Restate the records that follow word for word; no pictures should appear.

▬▬▬▬▬▬

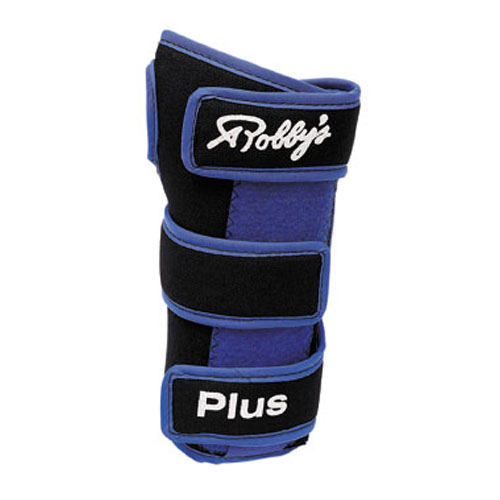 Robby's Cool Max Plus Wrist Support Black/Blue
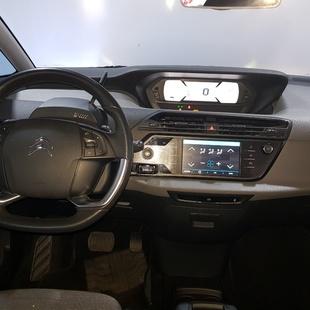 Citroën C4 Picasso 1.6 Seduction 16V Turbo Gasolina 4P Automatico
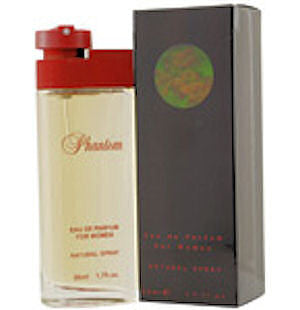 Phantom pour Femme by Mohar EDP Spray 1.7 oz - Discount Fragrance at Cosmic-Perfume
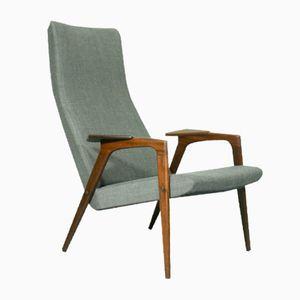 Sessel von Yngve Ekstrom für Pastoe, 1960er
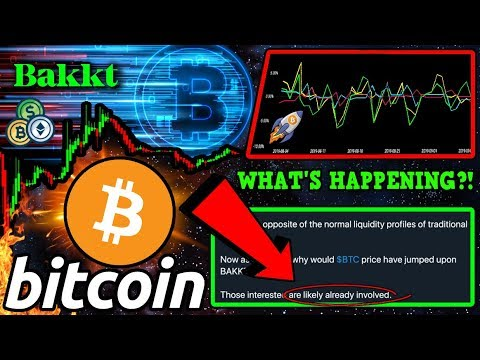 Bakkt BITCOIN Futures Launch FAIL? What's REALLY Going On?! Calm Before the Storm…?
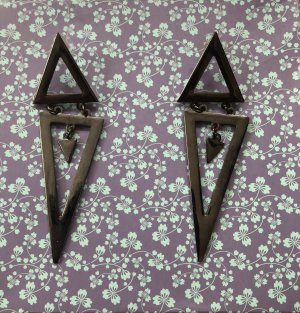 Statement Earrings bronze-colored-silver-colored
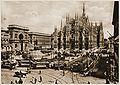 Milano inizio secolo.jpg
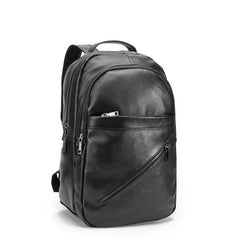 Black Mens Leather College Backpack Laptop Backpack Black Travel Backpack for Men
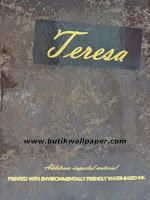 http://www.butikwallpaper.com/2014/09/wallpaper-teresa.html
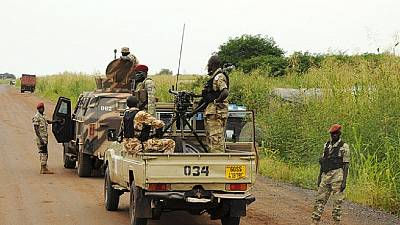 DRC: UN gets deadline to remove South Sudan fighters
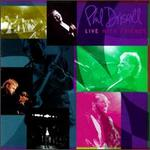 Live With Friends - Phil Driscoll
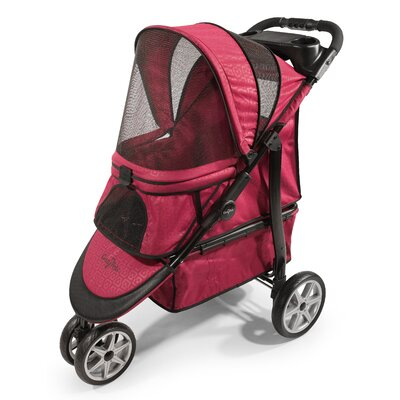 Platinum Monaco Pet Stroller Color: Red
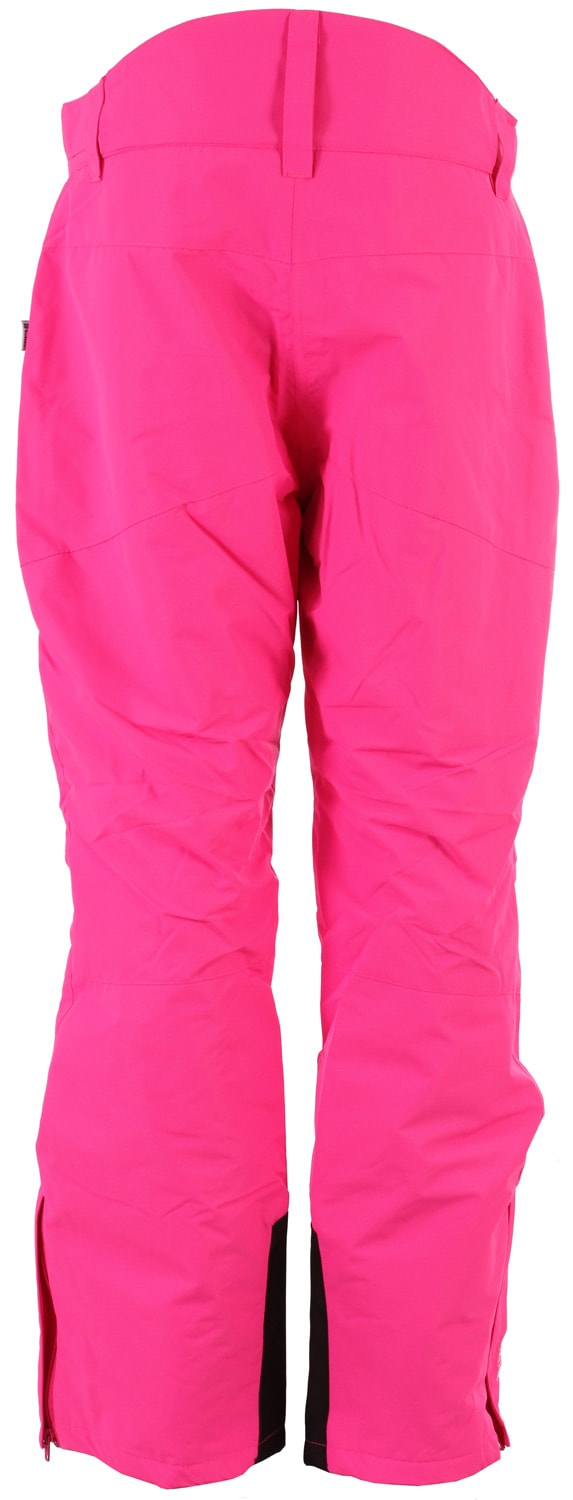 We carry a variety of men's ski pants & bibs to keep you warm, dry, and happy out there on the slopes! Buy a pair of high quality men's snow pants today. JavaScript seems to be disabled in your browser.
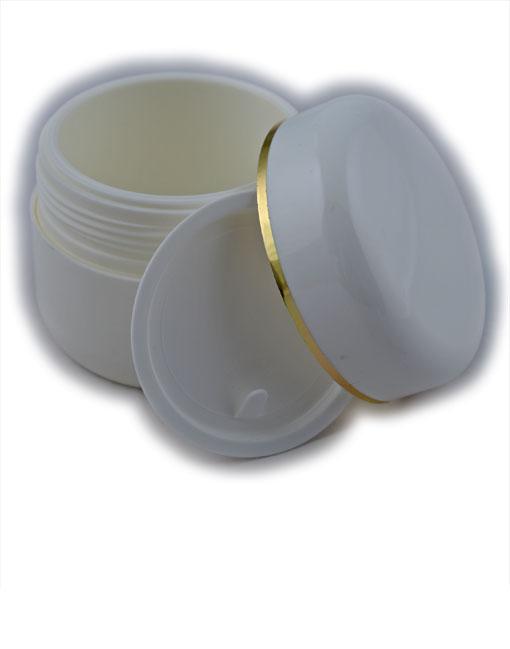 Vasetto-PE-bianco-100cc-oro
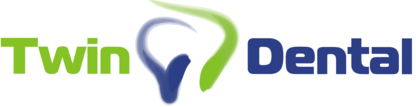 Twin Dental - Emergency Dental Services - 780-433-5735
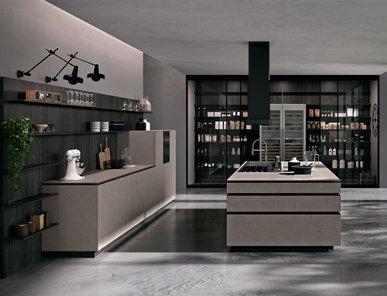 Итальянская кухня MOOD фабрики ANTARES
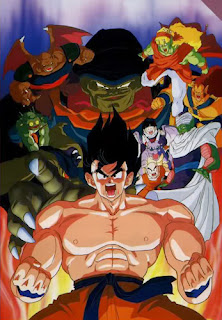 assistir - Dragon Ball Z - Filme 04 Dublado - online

▬▬▬▬▬▬

Solved problem
 Robby's Cool Max Plus Wrist Support Black/Blue
 Citroën C4 Picasso 1.6 Seduction 16V Turbo Gasolina 4P Automatico
 Phantom pour Femme by Mohar EDP Spray 1.7 oz - Discount Fragrance at Cosmic-Perfume
 Sessel von Yngve Ekstrom für Pastoe, 1960er
 Bakkt BITCOIN Futures Launch FAIL? What's REALLY Going On?! Calm Before the Storm…?
 Statement Earrings bronze-colored-silver-colored
 Milano inizio secolo.jpg
 Black Mens Leather College Backpack Laptop Backpack Black Travel Backpack for Men
 http://www.butikwallpaper.com/2014/09/wallpaper-teresa.html
 DRC: UN gets deadline to remove South Sudan fighters
 Live With Friends - Phil Driscoll
 Platinum Monaco Pet Stroller Color: Red
 We carry a variety of men's ski pants & bibs to keep you warm, dry, and happy out there on the slopes! Buy a pair of high quality men's snow pants today. JavaScript seems to be disabled in your browser.
 Vasetto-PE-bianco-100cc-oro
 Twin Dental - Emergency Dental Services - 780-433-5735
 Итальянская кухня MOOD фабрики ANTARES
 assistir - Dragon Ball Z - Filme 04 Dublado - online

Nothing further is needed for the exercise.